▶ [Directions] Copy every one of the rows below word for word, changing nothing.

Stored data entries:
-*-*-
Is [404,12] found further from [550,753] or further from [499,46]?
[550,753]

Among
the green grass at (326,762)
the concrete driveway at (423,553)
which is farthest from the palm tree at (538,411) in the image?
-*-*-
▶ [Written response]
Is [404,12] found further from [550,753] or further from [499,46]?
[550,753]

Among
the green grass at (326,762)
the concrete driveway at (423,553)
which is farthest from the palm tree at (538,411) in the image?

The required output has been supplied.